With his life, he taught us that we serve God in multiple ways, and it is up to us to decide how to serve Him best by leading a spiritual life. Saint Daniel chose his by repeating the great feat of his teacher, Simeon the Stylite, who lived in his pillar for over thirty years. As a stylite, he gave sermons, provided spiritual advice, brought healing to the sick, and even counselled the emperors of Byzantine and the Patriarch of Constantinople.
He was born in 409 to a couple who had had no children for many years. His mother had pledged him to God. His father and mother expected God to name him, so he lived without a name until five years of age. Finally, they took him to a priest who opened a minaion at random and named him in honour of the Prophet Daniel. At twelve, he left his home in secret to join a monastery. His family welcomed the news, but the boy did not receive tonsure until he convinced the hegumen that he was ready for it. He stayed at the monastery until age 42. There, he distinguished himself by his exceptional piety and multiple ascetic deeds and acquired by the grace of God miracle-working and healing powers. At 42, he left the monastery to travel to Jerusalem and visited saint Simeon the Stylite on his way and lived with him for two weeks and returned to Constantinople. There, he performed his first miracles. He drove the demons from a church and healed the patriarch by his prayers.

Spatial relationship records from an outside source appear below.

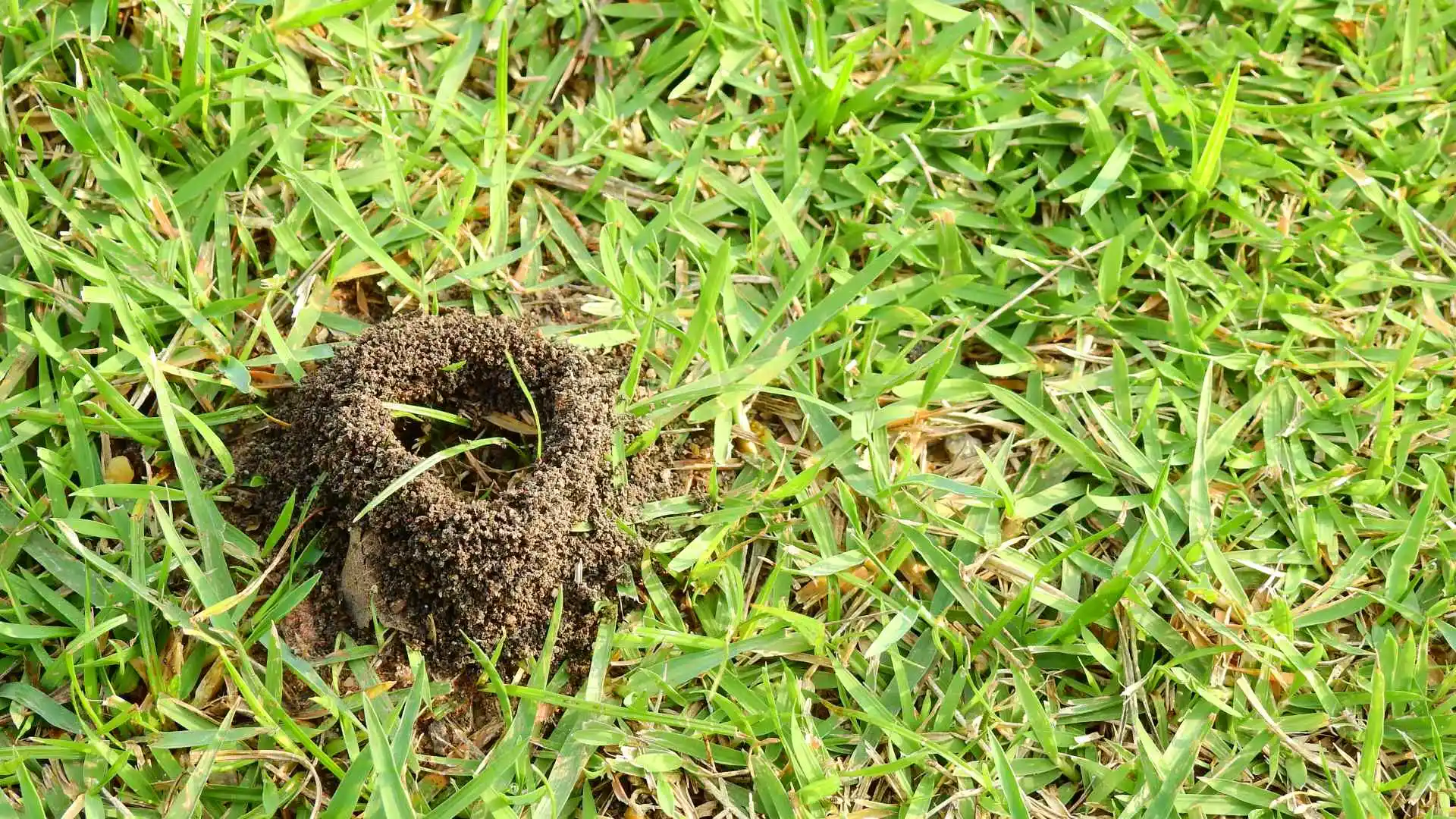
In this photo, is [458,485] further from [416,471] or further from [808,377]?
[808,377]

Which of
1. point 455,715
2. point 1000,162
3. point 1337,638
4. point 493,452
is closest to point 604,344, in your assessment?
point 493,452

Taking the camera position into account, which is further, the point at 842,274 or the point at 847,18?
the point at 847,18

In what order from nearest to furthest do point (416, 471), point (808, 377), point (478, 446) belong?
point (416, 471) → point (478, 446) → point (808, 377)

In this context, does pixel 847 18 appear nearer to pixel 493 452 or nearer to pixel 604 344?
pixel 604 344

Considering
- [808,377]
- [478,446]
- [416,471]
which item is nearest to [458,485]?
[478,446]

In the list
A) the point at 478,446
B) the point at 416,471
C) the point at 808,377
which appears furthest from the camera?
the point at 808,377
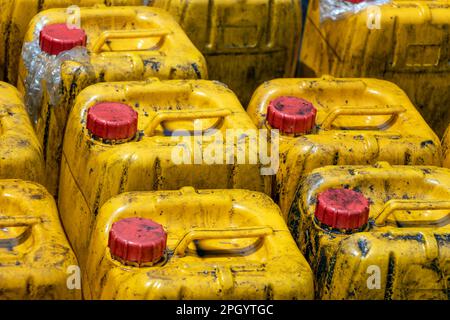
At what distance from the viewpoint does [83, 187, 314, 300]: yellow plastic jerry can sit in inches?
125

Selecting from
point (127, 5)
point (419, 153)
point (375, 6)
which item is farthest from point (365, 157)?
point (127, 5)

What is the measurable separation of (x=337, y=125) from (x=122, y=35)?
899 mm

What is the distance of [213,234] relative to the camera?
11.0ft

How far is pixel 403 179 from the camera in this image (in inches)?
146

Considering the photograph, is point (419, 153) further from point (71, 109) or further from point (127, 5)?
point (127, 5)

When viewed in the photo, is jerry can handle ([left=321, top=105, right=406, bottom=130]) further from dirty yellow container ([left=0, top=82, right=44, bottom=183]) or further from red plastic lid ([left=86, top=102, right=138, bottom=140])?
dirty yellow container ([left=0, top=82, right=44, bottom=183])

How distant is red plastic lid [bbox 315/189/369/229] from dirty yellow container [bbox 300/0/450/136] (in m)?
1.34

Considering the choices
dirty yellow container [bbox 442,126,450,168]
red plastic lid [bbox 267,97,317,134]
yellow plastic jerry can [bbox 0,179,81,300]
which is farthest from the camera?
dirty yellow container [bbox 442,126,450,168]

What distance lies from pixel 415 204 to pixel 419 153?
17.6 inches

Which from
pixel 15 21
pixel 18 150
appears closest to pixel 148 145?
pixel 18 150

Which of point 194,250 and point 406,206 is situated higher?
point 406,206

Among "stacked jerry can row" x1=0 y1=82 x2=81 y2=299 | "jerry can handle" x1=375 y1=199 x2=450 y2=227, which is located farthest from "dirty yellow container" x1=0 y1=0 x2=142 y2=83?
"jerry can handle" x1=375 y1=199 x2=450 y2=227

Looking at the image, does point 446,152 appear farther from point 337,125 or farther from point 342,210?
point 342,210
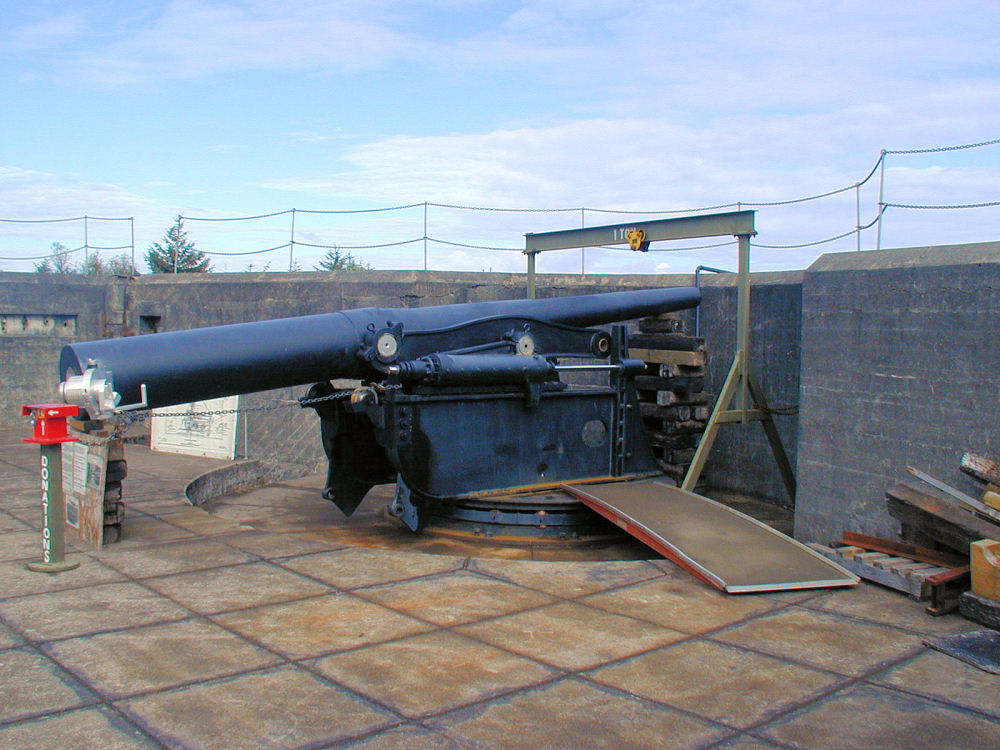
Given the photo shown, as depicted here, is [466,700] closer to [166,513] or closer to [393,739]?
[393,739]

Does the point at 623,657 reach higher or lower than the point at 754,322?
lower

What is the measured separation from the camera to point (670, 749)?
3312 mm

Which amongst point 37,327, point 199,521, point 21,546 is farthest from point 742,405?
point 37,327

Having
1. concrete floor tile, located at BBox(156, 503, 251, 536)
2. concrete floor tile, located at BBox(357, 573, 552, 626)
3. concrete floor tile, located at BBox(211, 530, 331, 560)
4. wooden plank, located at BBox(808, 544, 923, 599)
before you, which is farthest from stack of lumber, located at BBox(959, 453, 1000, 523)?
concrete floor tile, located at BBox(156, 503, 251, 536)

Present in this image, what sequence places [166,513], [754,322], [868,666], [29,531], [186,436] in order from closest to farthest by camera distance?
→ [868,666]
[29,531]
[166,513]
[754,322]
[186,436]

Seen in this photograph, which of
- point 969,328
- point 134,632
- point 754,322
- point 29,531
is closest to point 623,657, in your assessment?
point 134,632

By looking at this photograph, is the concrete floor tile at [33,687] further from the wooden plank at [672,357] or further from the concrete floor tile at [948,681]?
the wooden plank at [672,357]

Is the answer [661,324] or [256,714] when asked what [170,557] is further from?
[661,324]

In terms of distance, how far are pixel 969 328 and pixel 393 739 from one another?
4.50 metres

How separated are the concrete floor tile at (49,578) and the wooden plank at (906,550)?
4368 mm

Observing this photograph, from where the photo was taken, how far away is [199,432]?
1222 centimetres

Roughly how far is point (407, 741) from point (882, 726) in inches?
68.5

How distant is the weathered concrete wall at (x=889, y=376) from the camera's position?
595 cm

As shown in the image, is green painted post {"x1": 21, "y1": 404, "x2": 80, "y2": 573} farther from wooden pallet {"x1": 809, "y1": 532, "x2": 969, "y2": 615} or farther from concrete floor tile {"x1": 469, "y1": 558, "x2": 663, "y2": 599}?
wooden pallet {"x1": 809, "y1": 532, "x2": 969, "y2": 615}
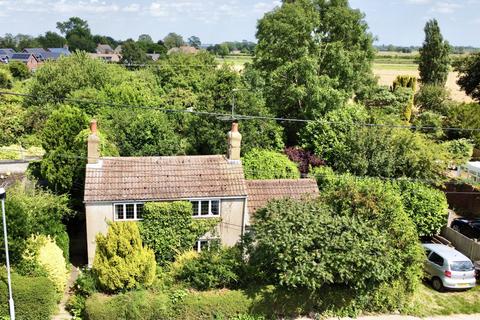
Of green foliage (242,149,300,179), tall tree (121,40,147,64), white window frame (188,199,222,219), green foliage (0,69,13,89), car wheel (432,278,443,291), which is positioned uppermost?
tall tree (121,40,147,64)

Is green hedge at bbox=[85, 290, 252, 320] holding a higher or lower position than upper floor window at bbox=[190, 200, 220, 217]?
lower

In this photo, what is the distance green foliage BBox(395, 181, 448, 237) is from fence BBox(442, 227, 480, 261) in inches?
44.0

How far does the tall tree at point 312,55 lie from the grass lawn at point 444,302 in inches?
699

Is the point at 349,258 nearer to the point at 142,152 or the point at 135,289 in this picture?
the point at 135,289

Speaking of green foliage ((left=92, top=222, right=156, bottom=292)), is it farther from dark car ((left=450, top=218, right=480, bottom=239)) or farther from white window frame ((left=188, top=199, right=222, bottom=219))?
dark car ((left=450, top=218, right=480, bottom=239))

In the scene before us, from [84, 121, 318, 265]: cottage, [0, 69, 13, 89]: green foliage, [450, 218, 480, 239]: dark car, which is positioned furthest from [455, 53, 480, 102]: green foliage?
[0, 69, 13, 89]: green foliage

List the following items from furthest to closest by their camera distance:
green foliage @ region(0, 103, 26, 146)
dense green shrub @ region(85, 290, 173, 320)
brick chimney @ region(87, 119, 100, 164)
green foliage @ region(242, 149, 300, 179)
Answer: green foliage @ region(0, 103, 26, 146), green foliage @ region(242, 149, 300, 179), brick chimney @ region(87, 119, 100, 164), dense green shrub @ region(85, 290, 173, 320)

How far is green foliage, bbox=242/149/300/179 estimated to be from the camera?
29094mm

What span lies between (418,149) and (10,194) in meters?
24.0

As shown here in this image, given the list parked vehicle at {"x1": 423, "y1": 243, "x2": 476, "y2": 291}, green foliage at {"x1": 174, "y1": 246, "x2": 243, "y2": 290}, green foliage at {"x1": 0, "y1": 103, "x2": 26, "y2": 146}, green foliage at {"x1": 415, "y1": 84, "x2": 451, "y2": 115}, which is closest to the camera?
green foliage at {"x1": 174, "y1": 246, "x2": 243, "y2": 290}

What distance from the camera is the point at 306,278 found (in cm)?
1727

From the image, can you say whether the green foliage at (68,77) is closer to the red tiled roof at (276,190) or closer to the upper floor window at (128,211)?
the upper floor window at (128,211)

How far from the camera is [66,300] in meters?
19.9

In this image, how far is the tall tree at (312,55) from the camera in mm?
36094
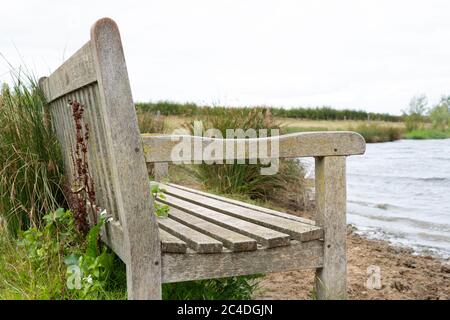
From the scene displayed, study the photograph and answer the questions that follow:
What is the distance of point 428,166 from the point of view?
12.7 meters

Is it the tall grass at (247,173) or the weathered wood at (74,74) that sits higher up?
the weathered wood at (74,74)

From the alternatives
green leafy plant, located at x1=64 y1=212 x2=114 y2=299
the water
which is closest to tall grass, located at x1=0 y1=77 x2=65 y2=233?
green leafy plant, located at x1=64 y1=212 x2=114 y2=299

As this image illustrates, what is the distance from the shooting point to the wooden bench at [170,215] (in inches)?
74.4

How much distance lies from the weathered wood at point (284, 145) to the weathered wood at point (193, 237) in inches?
12.4

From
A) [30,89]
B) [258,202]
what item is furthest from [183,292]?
[258,202]

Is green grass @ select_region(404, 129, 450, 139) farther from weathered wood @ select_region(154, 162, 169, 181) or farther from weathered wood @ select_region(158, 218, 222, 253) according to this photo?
weathered wood @ select_region(158, 218, 222, 253)

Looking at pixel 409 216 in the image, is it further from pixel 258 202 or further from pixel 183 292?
pixel 183 292

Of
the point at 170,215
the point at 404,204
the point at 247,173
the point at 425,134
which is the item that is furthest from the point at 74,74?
the point at 425,134

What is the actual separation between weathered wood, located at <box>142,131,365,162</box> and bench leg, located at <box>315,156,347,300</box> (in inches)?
2.7

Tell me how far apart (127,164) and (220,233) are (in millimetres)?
585

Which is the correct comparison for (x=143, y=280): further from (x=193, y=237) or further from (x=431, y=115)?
(x=431, y=115)

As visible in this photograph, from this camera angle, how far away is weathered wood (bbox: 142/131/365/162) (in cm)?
230

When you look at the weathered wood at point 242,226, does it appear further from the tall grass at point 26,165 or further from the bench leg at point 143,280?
the tall grass at point 26,165

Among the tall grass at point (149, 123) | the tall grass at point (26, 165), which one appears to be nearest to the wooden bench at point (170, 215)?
the tall grass at point (26, 165)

Nine years later, he had a vision of Saint Simeon the Stylite. An angel bore him up to his teacher standing on a pillar in the clouds. Saint Simeon embraced him and declared, "Stand firm, play the man." Like saint Simeon, he settled on a pillar built for him in Constantinople and lived there for thirty-three years.
Over these years, he received scores of visitors. He healed the sick and gave blessings. Among his visitors were the emperor, the patriarch and multiple members of the imperial court. With his gift of eloquence, he guided many to the true faith. In thirty-three years, he left the pillar only once, to counsel the emperor on the perils of falling into the Monophysite faith and guide its influential opponents back into Orthodoxy. He died in 493, in peace, on the pillar, in his eightieth year. He is glorified by the Church as a saint who illumined the world with his venerable deeds dispersed the darkness of error.